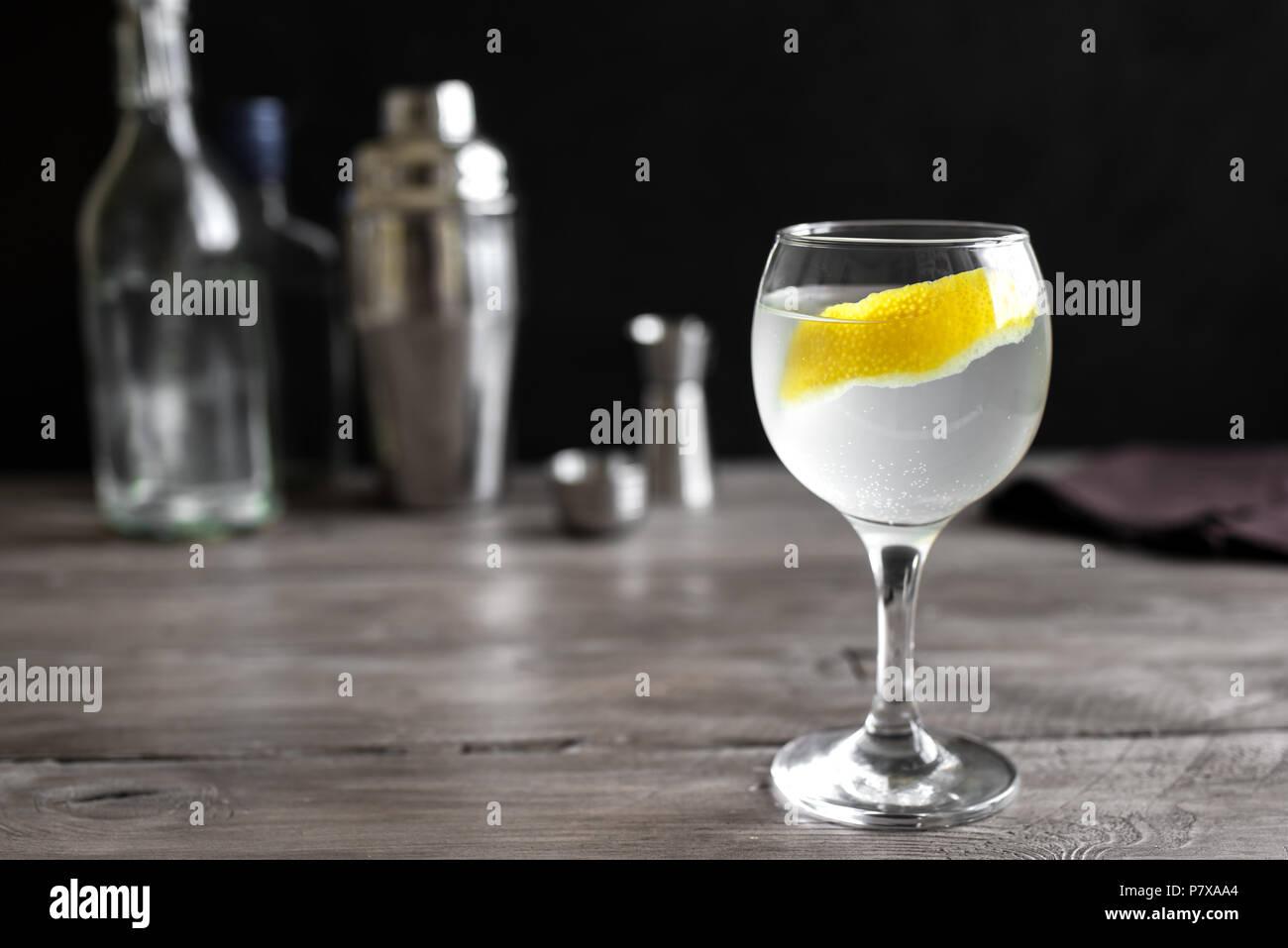 Vesper Martini Cocktail with lemon wedge. Homemade Vesper Cocktail on table, copy space. - Stock Image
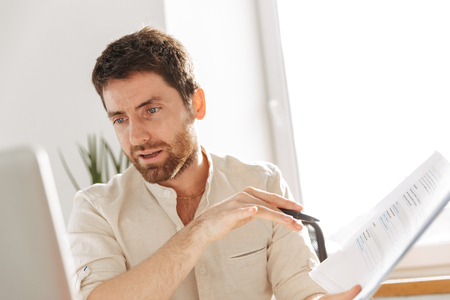 Image of european office worker 30s wearing white shirt using laptop and paper documents in modern workplace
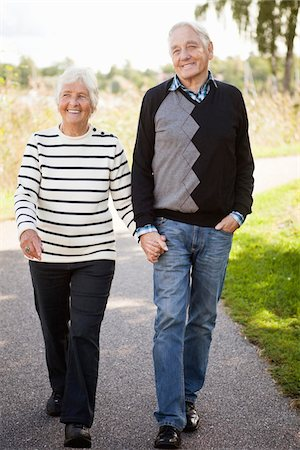 Front view of senior couple holding hands walking in park Stock Photo - Premium Royalty-Free, Code: 698-05980659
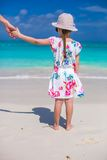 Adorable little girl in hat at beach during summer vacation Stock Images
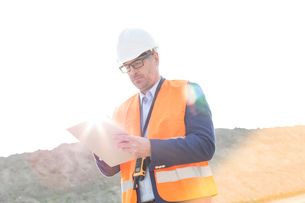 Male supervisor reading clipboard at construction site on sunny dayの写真素材 [FYI03656913]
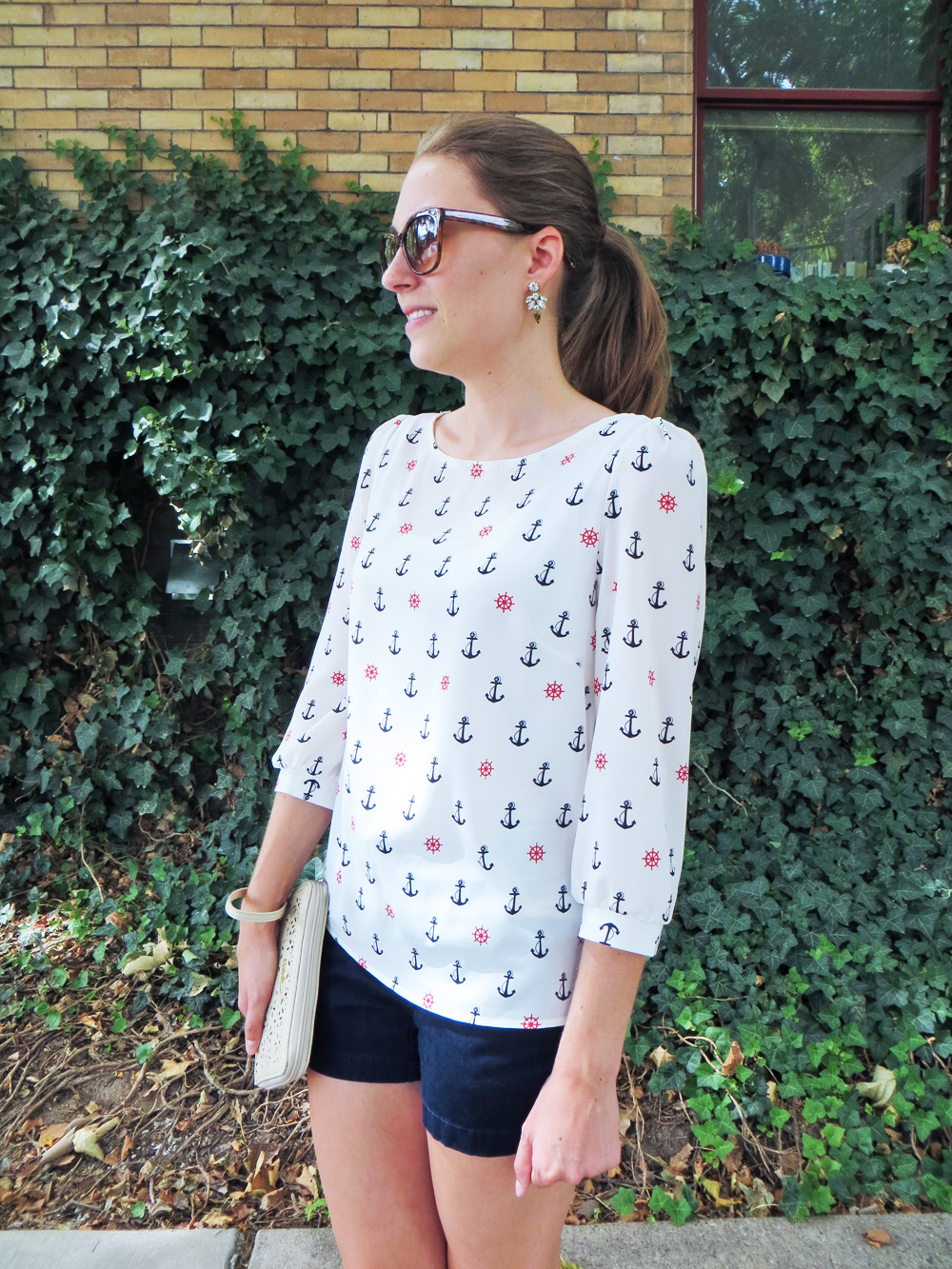 Anchor print top, navy shorts, statement earrings -- Cotton Cashmere Cat Hair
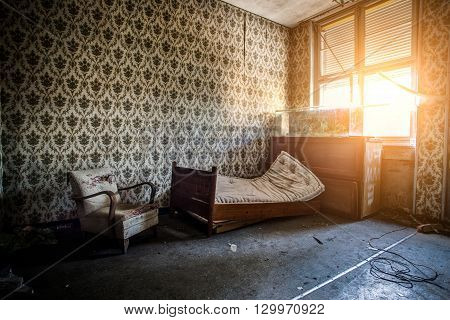 Abandoned Room With Broken Bed, Armchair And Chest Of Drawers To A Dry Aquarium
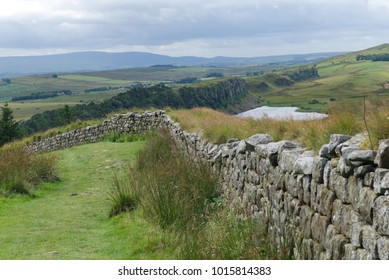 View over Hadrian's wall. Countryside landscape with trees, lake and dramatic sky with ancient stone wall as leading line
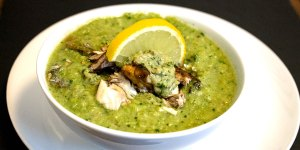 bowl of fishy looking green soup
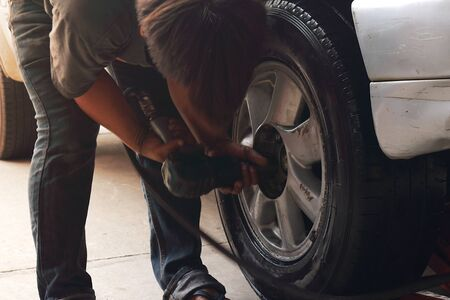 The mechanic is using an air wrench to remove or insert female bolts. To lock the wheel into the gray car wheel hub. Stok Fotoğraf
== == ==
▸ **Goal of the exercise**
Each line from the one with "Male supervisor reading" to the last line of the listing should be returned exactly, both ends included, and no picture with them.

▸ **Your response**
 Male supervisor reading clipboard at construction site on sunny dayの写真素材 [FYI03656913]
 Anchor print top, navy shorts, statement earrings -- Cotton Cashmere Cat Hair
 Abandoned Room With Broken Bed, Armchair And Chest Of Drawers To A Dry Aquarium
 View over Hadrian's wall. Countryside landscape with trees, lake and dramatic sky with ancient stone wall as leading line
 bowl of fishy looking green soup
 The mechanic is using an air wrench to remove or insert female bolts. To lock the wheel into the gray car wheel hub. Stok Fotoğraf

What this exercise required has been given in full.